Answer to a Correspondent.

 
What is it that gives capacity to the believer? Is it new birth, or is it the possession of the Holy Spirit? — Gateshead-On-Tyne.
YOUR question is a trifle difficult to answer inasmuch as the word capacity may mean somewhat different things to different minds.
It is very evident from 1 Corinthians 2:14, that man in his natural condition has no capacity at all to entertain the things of God. He cannot receive them.
In Romans 7 we find the struggles of a new-born soul. We can see that a capacity exists for recognizing and approving what is good, though the power to execute it is lacking. There does not appear to be as yet a capacity for understanding, though there are divinely-implanted instincts.

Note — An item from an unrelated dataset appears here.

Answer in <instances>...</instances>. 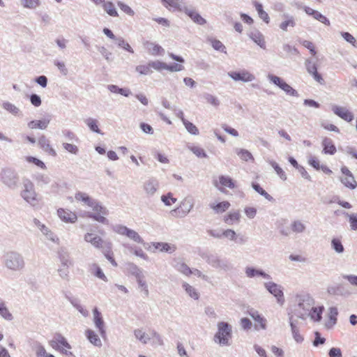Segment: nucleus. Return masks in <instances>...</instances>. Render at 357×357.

In 1 John 2:20-27, we read of the “unction” or “anointing,” —referring to the Spirit; by it we “know.” The same anointing “teacheth you of all things.” Capacity for the understanding of the things of God, the power by which we consciously possess them, is by the Spirit This is illustrated in the history of the disciples. Born again as they were, they had divinely-given instincts, and hence they recognized in Jesus the Christ of God and clung to Him. Yet they did not understand in any proper way the wonderful teaching that He gave them until He was gone and the Spirit was given. Again and again He had to comment on their lack of understanding, for “These things understood not His disciples at the first: but when Jesus was glorified, then remembered they that these things were written of Him” (John 12:16). Speaking of this the Lord said, “At that day ye shall know...” (John 14:20).
In short, therefore, we should answer the question you raise by saying that, while as a result of new birth we possess what we may call an instinctive capacity — a capacity of divinely given desires and feelings, our capacity for an intelligent reception of the things of God lies in our having received the Holy Spirit — and in our walking so as not to grieve Him.